Web page caption snippets:
::::

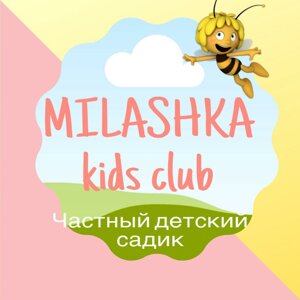 Milashka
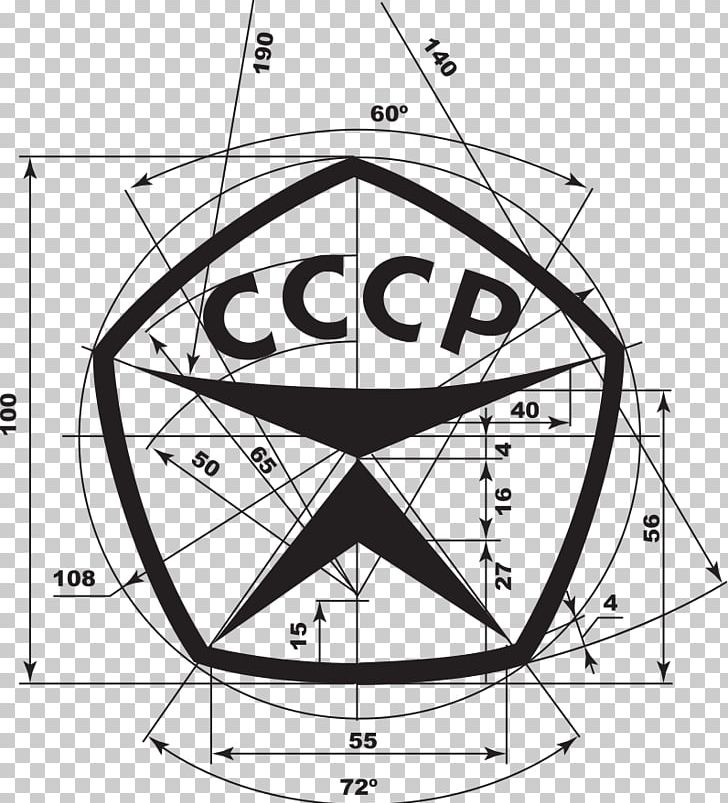 Soviet Union State Quality Mark Of The USSR Sign Artikel PNG, Clipart, Angle, Area, Artikel, Artwork, Black And White Free PNG Download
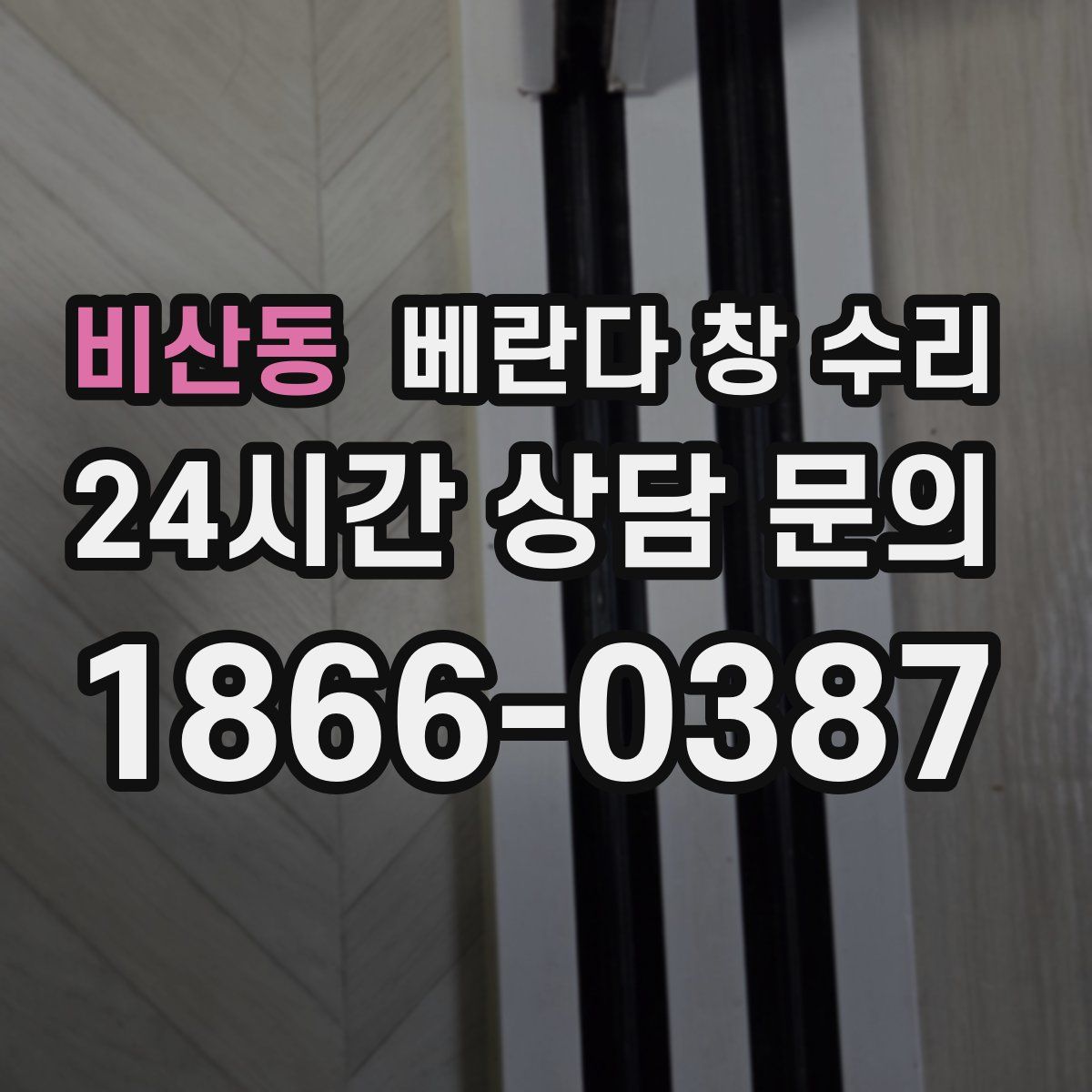 비산동 베란다 창 수리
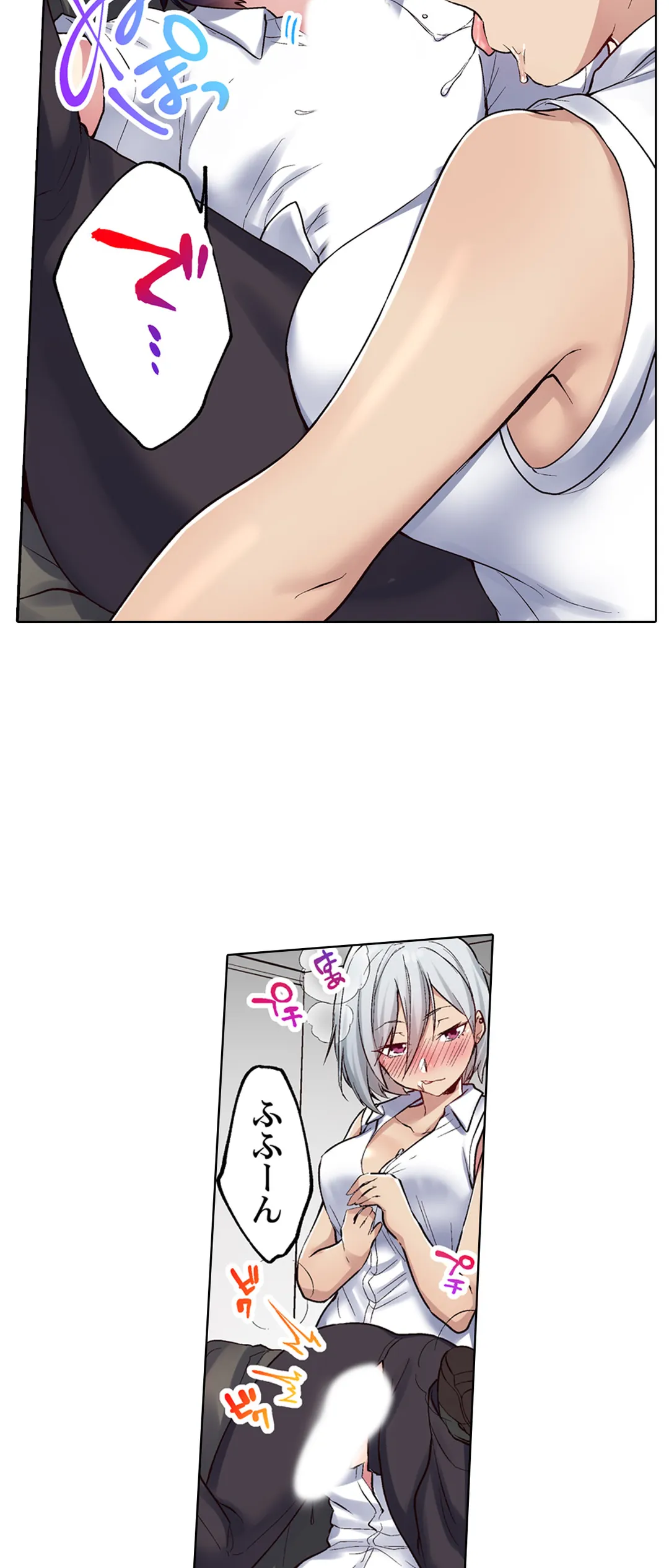 P30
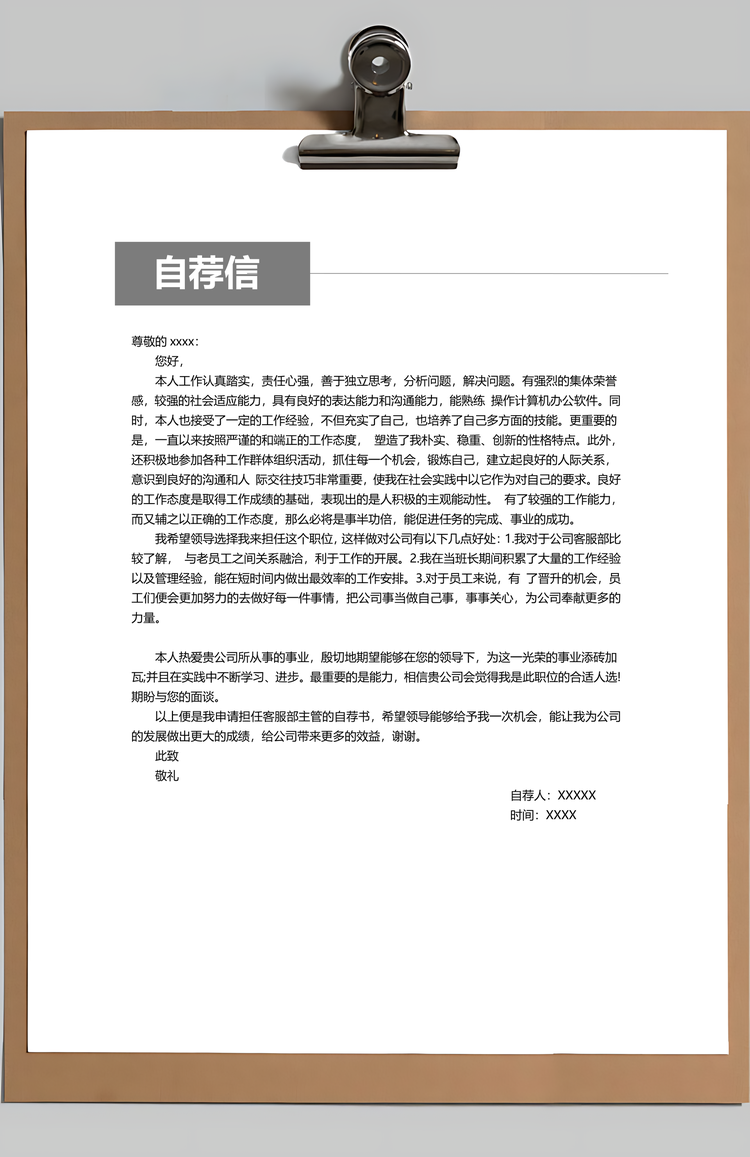 客服简历中国风山水个人求职简历Word模板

::::

### Request
Repeat the material's lines with "Download" switched to "Save" and everything else unchanged, omitting the pictures.

### Your solution
 Milashka
 Soviet Union State Quality Mark Of The USSR Sign Artikel PNG, Clipart, Angle, Area, Artikel, Artwork, Black And White Free PNG Save
 비산동 베란다 창 수리
 P30
 客服简历中国风山水个人求职简历Word模板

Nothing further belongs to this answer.